PARIS: Deux gros morceaux pour le prix d'un: les députés débattent vendredi dans l'hémicycle de taxation du patrimoine, sur fond d'ultimatum du PS pour davantage de "justice fiscale", et une partie des parlementaires doivent se prononcer en commission sur la suspension de la réforme des retraites, autre clé d'une non-censure.

Dès 9H00, les députés rouvriront les débats sur le projet de budget de l'Etat, avec la question sensible de la fiscalité du patrimoine et la désormais fameuse taxe Zucman, après avoir approuvé ces derniers jours plusieurs taxes sur les grandes entreprises ou les géants des technologies.

Signe de l'importance du moment, le Premier ministre Sébastien Lecornu devrait se rendre à l'Assemblée dans la journée pour participer aux débats, selon son entourage, alors que le PS menace de censurer en cas de refus du gouvernement d'imposer les hauts patrimoines.

"La journée est majeure", souligne un ministre.

Au menu notamment, une taxe proposée par le gouvernement sur certaines holdings, des sociétés qui détiennent des participations dans d'autres entreprises, et qui fait débat dans son propre camp.

Puis viendront des propositions de tous bords. Le Rassemblement national et le MoDem proposeront par exemple leurs versions d'un impôt sur la fortune. La gauche défendra entre autres l'instauration de la taxe de l'économiste Gabriel Zucman, impôt minimum de 2% sur les patrimoines de plus de 100 millions d'euros.

- "Troisième voie" -

Les socialistes proposeront en sus leur version de compromis au camp gouvernemental: 3% à partir de 10 millions d'euros, mais en excluant les entreprises innovantes et familiales.

Philippe Brun (PS), négociateur pour son groupe sur le budget, estime son rendement à "15 milliards", une estimation nettement rehaussée pour cette Zucman bis par rapport à de précédents calculs.

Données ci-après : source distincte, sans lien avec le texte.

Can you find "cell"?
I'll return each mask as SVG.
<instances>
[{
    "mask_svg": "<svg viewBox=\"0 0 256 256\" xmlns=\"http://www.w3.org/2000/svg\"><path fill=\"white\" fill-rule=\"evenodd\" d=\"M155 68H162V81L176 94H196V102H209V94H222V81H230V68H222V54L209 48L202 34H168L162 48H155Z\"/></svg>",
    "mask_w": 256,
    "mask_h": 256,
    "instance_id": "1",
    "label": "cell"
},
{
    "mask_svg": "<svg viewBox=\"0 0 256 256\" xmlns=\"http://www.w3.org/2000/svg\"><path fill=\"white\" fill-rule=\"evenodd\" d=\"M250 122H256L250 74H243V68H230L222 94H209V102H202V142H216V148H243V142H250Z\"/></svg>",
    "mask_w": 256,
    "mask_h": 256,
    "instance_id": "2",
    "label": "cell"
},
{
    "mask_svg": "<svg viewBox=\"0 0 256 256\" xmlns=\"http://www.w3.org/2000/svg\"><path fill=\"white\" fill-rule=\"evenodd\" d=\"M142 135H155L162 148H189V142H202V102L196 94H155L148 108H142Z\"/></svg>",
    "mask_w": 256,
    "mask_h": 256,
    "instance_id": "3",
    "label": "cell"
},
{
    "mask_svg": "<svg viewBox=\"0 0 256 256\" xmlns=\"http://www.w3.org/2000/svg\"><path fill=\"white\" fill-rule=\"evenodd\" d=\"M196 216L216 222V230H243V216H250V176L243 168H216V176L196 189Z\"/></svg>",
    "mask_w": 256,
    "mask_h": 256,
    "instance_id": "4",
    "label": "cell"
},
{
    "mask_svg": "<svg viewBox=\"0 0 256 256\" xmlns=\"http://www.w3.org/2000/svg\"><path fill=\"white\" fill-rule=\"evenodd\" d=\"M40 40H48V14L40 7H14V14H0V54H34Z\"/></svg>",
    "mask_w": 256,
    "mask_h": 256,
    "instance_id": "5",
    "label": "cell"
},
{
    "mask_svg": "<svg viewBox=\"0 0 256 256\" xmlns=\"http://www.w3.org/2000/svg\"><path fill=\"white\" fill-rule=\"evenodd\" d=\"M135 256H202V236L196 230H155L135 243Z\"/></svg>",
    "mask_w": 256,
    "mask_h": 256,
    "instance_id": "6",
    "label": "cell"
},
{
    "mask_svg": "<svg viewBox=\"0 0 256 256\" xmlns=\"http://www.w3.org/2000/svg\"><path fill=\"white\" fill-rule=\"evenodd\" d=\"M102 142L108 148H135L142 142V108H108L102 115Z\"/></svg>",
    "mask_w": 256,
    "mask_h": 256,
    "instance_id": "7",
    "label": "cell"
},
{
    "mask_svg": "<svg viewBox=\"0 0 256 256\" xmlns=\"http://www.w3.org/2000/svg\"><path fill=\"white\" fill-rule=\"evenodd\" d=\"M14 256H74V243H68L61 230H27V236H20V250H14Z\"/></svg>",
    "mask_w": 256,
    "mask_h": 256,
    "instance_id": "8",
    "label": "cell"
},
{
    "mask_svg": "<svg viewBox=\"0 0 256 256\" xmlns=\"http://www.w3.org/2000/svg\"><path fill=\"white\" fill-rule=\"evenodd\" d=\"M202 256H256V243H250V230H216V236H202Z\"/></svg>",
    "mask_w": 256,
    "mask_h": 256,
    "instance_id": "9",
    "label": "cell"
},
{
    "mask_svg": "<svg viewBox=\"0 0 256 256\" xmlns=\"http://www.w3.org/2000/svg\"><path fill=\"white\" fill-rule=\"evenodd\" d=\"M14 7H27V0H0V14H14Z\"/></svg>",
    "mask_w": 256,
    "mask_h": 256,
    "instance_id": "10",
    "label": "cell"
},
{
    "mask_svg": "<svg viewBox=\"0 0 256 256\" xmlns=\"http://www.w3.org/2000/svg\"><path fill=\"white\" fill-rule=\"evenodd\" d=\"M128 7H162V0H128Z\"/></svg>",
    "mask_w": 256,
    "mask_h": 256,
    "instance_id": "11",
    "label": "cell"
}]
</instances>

Mais elle peine à convaincre le reste de la gauche. "On n'a jamais été contre voter des amendements de repli" mais "c'est une taxe passoire", estime Eric Coquerel, président LFI de la commission des Finances.

Et l'horizon paraît bouché face à une levée de boucliers au centre et au RN.

"On est contre toutes les versions", assume Sylvain Maillard (Renaissance). Zucman, c'est "non, ni light ni hard ni rien du tout", a martelé Marine Le Pen, patronne du RN. Quant à Sébastien Lecornu, il a estimé jeudi qu'"il ne faudrait pas que des impôts improvisés créent des faillites certaines" d'entreprises.

De quoi susciter le pessimisme : "Zucman ça passe pas, l'amendement (de repli) non plus", pensent séparément deux députés PS.

Pour autant, certains imaginent en cas d'échec un autre chemin, comme un amendement du gouvernement lors de la séance qui viendrait réconcilier plusieurs camps.

"Si cela rapporte autant que la taxe Zucman, nous le regardons", a affirmé jeudi le patron des députés PS Boris Vallaud. S'il y a une "troisième voie, au gouvernement de la proposer".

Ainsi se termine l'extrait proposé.